As part of the exhibition Time (Ireland) Act, this evening of performances will see Rachel Ní Chuinn, Ruth Clinton, Isadora Epstein and Niamh Moriarty respond to the introduction of Daylight Savings Time, the life and work of Cork medium Geraldine Cummins and the setting of the Old Yacht Club.

This year marks 100 years since Britain, and therefore Ireland, adopted Daylight Savings Time. The rearrangement of public timekeeping resulted in a sudden loss of twenty-five minutes and twenty-two seconds of Irish time. Taking this temporal elision as a starting point, Time (Ireland) Act tests the possibility of unfolding infinite moments of unrealised potential into the dramatic setting of Cobh.

Collaborative gestures, video and interactive fiction are used to present simultaneous, non-linear narratives of remote (mis)communication and to question the possibility of ownership over intangible forces. Whilst being influenced by the experience of undertaking a year-long residency in Cobh, Clinton and Moriarty look outward to create a temporary confluence of knowledges: distant and proximate.

Rachel Ní Chuinn is co-curator of the Mean Time residency, performance and broadcast from Richmond Barracks (October 2016).

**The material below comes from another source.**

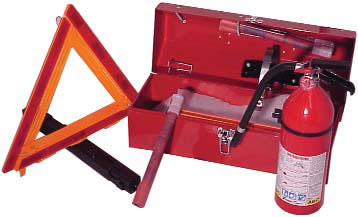 Fleet Safety Kit with 2-3/4 lb. 10 BC fire extinguisher DOT FMVSS 125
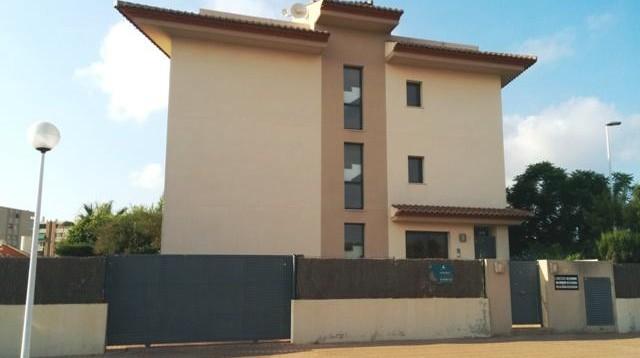 Apartamento Fontana en Javea (1)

Mean Time is a collaborative art project inspired by this event and in particular by Countess Markievicz's opposition to what she saw as one more act of colonial oppression: the imposition of a foreign time on what should have been a sovereign people. The project brings ten professional female sound artists from Ireland and abroad to the historical location of Richmond Barracks in Dublin city, where 77 women were remanded after their involvement in the 1916 Rising- including Countess Markievicz herself. www.rachelnichuinn.com
 
Isadora Epstein is writer and performer of Very Rich Hours (September 2016) at Temple Bar Gallery & Studios as part of the Tiger Dublin Fringe Festival. The setting for this production is Très Riches Heures, a fifteenth century book of hours and calendar which illustrates and follows that homely thief Time as he scampers through each month. Following on from the award winning Flemish Proverbs (Fringe 2015), Moira Brady Averill, Isadora Epstein, and Kristina Yee compose a performance that summons together the powers of gods, men, puppets, and the hurdygurdy. http://www.fringefest.com/festival/whats-on/very-rich-hours
 
Ruth Clinton and Niamh Moriarty have been residence at Sirius over the past year and their exhibition, Time (Ireland) Act is on show until 30 October.